Der Test erfolgt aus einer einfachen Blutabnahme. In der Regel wird das Serum-Folat bestimmt, bei speziellen Fragestellungen auch das Erythrozyten-Folat. Lassen Sie sich vorab von Ihrem Hausarzt beraten – ich selbst empfehle meinen Patienten den Test, wenn die Anamnese einen Mangel wahrscheinlich macht.

Häufig gestellte Fragen

Was ist der Unterschied zwischen Folsäure und Folat?
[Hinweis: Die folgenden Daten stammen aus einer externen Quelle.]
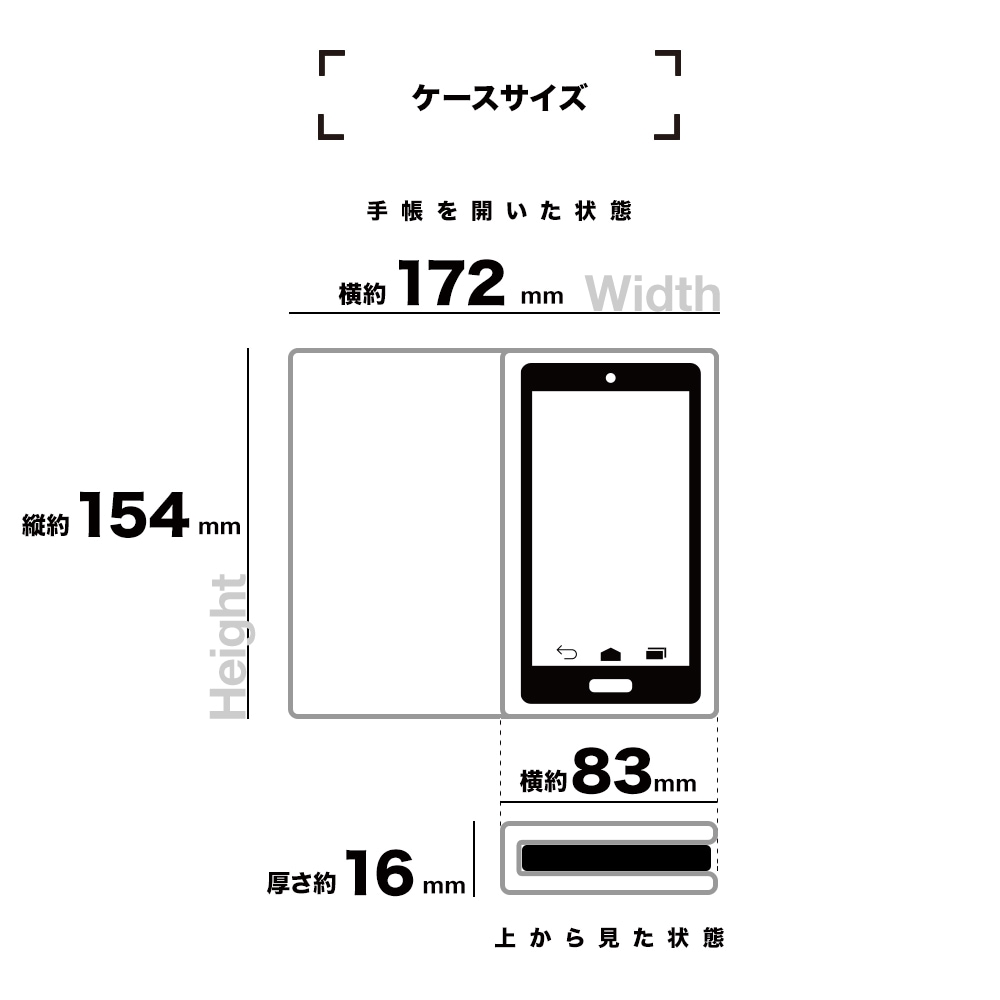 iPhone 共用ケース 詳細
Folat ist die natürliche Form von Vitamin B9, die in Lebensmitteln wie Spinat und Hülsenfrüchten vorkommt. Folsäure dagegen ist die synthetische Form, die in Nahrungsergänzungsmitteln und angereicherten Produkten verwendet wird. Im Körper wird Folsäure in die aktive Form (5-Methyltetrahydrofolat) umgewandelt. Für die Blutmessung sind beide Bezeichnungen gebräuchlich, wobei der Laborwert das Gesamtfolat erfasst.

Wie hoch ist der normale Folsäurewert im Blut?
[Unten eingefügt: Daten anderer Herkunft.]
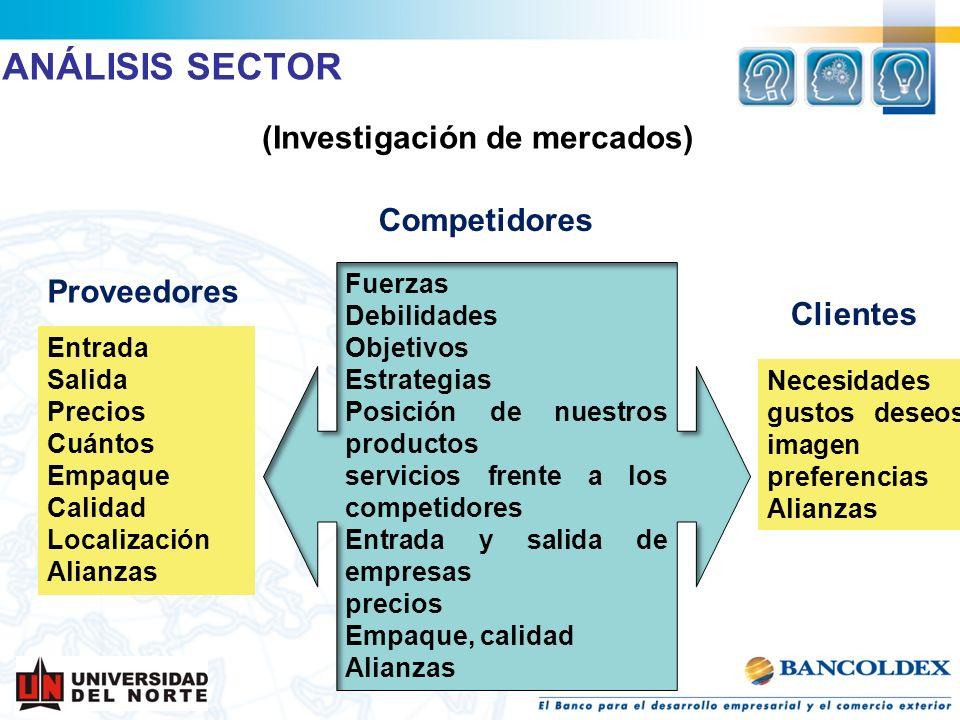 ANÁLISIS SECTOR (Investigación de mercados) Competidores Proveedores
Die Normwerte variieren je nach Labor, typische Richtwerte liegen für Serum-Folat zwischen 4,6 und 18,7 ng/ml (10–42 nmol/l) und für Erythrozyten-Folat zwischen 140 und 628 ng/ml (317–1422 nmol/l). Werte unter 3 ng/ml im Serum deuten auf einen Mangel hin. Bei der Beurteilung sollten immer die labor eigenen Referenzbereiche herangezogen werden.

Was passiert bei Folsäuremangel in der Schwangerschaft?
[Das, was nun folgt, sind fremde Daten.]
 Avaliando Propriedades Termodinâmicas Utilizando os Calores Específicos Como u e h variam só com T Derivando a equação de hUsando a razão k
Ein Folsäuremangel in der frühen Schwangerschaft erhöht das Risiko für Neuralrohrdefekte beim Baby, wie Spina bifida (offener Rücken) oder Anenzephalie. Zudem kann es zu Frühgeburten oder niedrigem Geburtsgewicht kommen. Deshalb wird allen Frauen mit Kinderwunsch eine tägliche Einnahme von 400–800 µg Folsäure empfohlen, idealerweise bereits vier Wochen vor der Empfängnis und im ersten Schwangerschaftsdrittel.

Referenzbereich

Über Folsäure (Vitamin B9 / Folat)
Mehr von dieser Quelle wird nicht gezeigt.